After folding knives, combs and camping tables, it didn’t take long to design a bicycle that was easy to fold in half for transport or storage. Similarly to many great inventions, the army was responsible for spreading the idea.

It was the French military and their folding bikes that aroused a huge interest back in the 1890s. Inspired by the successful usage of folding bikes in France, the British Army followed suit and deployed a folding version of the Pedersen bicycle in the Second Boer War.

Military bicycle
Before World War I, bicycles were already in use by armed forces in Britain, France, Italy, Belgium and Russia. © Profimedia

The bicycles equipped with 24-inch wheels weighed 8 kilograms and included a rack for a rifle. The benefits of such bicycles for the army were disputable, though, as we can read in a review submitted by Captain A. H. Trapmann serving in the 25th Cyclists Battalion to his superior in December 1908: “I can assure you that for half a dozen excellent reasons nothing would induce me to take one on service or if I did, it would never be folded except when the spring got out of order and it collapsed automatically, which is one of its unexpected habits.”

Bikes were regarded quite differently from how we see them today as we must understand that MTBs weren’t to be invented for the next seventy years. Back in the 1900s, folding bikes were considered useful by the war planners because, in a moment of need, they could be folded and carried on the back of the soldiers – for example, while climbing and proceeding through the rough mountainous terrain.

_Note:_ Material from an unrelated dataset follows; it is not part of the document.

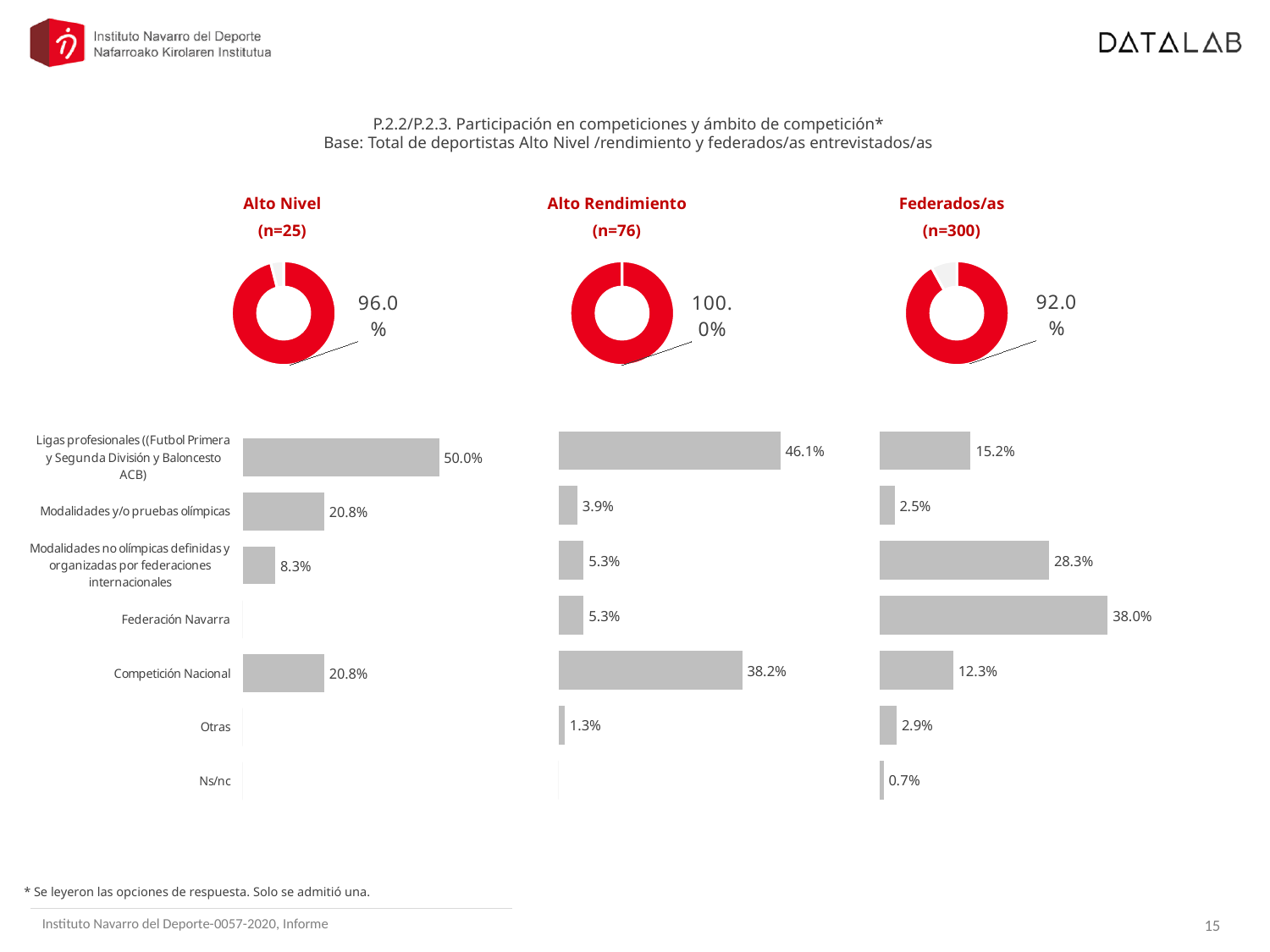
In the Federados/as bar chart, which category has the lowest value? Ns/nc In the Federados/as bar chart, which is larger: Modalidades no olímpicas or Ligas profesionales? Modalidades no olímpicas In the Federados/as donut chart, what percentage is shown? 92.0% Which of the three donut charts shows the highest percentage? Alto Rendimiento In the Alto Nivel bar chart, what is the value for Modalidades no olímpicas? 8.3% How many categories are listed in the bar charts? 7 In the Alto Rendimiento bar chart, what is the difference between Ligas profesionales and Competición Nacional? 7.9% In the Alto Nivel bar chart, what is the value for Ligas profesionales? 50.0% In the Alto Rendimiento bar chart, what is the value for Competición Nacional? 38.2% What kind of chart is used for the Alto Nivel breakdown by competition type? Bar chart In the Federados/as bar chart, which category has the highest value? Federación Navarra In the Alto Nivel donut chart, what percentage is shown? 96.0%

Captain A. H. Trapmann also criticized the overall weight, the lack of rigidity and plenty of time needed for folding and unfolding of the early B.S.A. bicycles. According to him, the worst part was that when the bike was folded and strapped onto the back of a soldier, it could not be unstrapped without the assistance of a fellow brother in arms. “The advantages claimed for it, even if real, would hardly compensate for these drawbacks,” summed up captain Trampann.

Folding bikes
The first known use of bicycles in actual combat took place during the Jameson Raid – a failed raid against the South African Republic in late 1895 by a British colonial statesman and his troops – in which cyclists were used as messengers. © Profimedia

Unfavourable individual experiences, however, didn’t stop the army from acquiring large quantities of B.S.A. bicycles and using them throughout WW1 and in the early years of WW2, until the new B.S.A. Airborne model was introduced in 1942.

Even though it’s horrible to imagine holding a heavy folding bike and preparing to leap out of a Dakota plane into the war zone, it is exactly what British paratroopers did on the D-Day and many other operations during WW2. Over 60,000 Airborne Folding Paratrooper Bicycles were made by the Birmingham Small Arms company between 1942 and 1945. They were intended to give paratroopers a light and discreet mean of transport behind the enemy lines.

Two enormous wingnuts on the top and bottom part of the frame could be loosened to fold the bike, swinging the front wheel around so it ended up parallel to the rear one. The bike was set up in such a way that the seat and handlebars were the first to hit the ground after a landing as bent rims would disable the bike altogether.

The idea of the folding bike was abandoned in the years of abundance following the end of the war but the 1970s saw an increased interest in the once-handy folding bikes again. Raleigh Twenty and Bickerton Portable became iconic folders of the decade. It was, however, the early 80s that gave birth to modern folding city bikes as we recognise them today.

In 1976, Cambridge engineering graduate Andrew Ritchie conceived an idea for building a folding bike, which he named after the Brompton Oratory in London. The design of the bike was based on a hinged frame and small 16 inch wheels. The original concept remained almost unchanged till today and Brompton now belongs among the biggest bicycle manufacturers in the UK with approximately 40,000 bicycles produced each year. Ritchie was awarded the 2009 Prince Philip Designer’s Prize for creating the bicycle.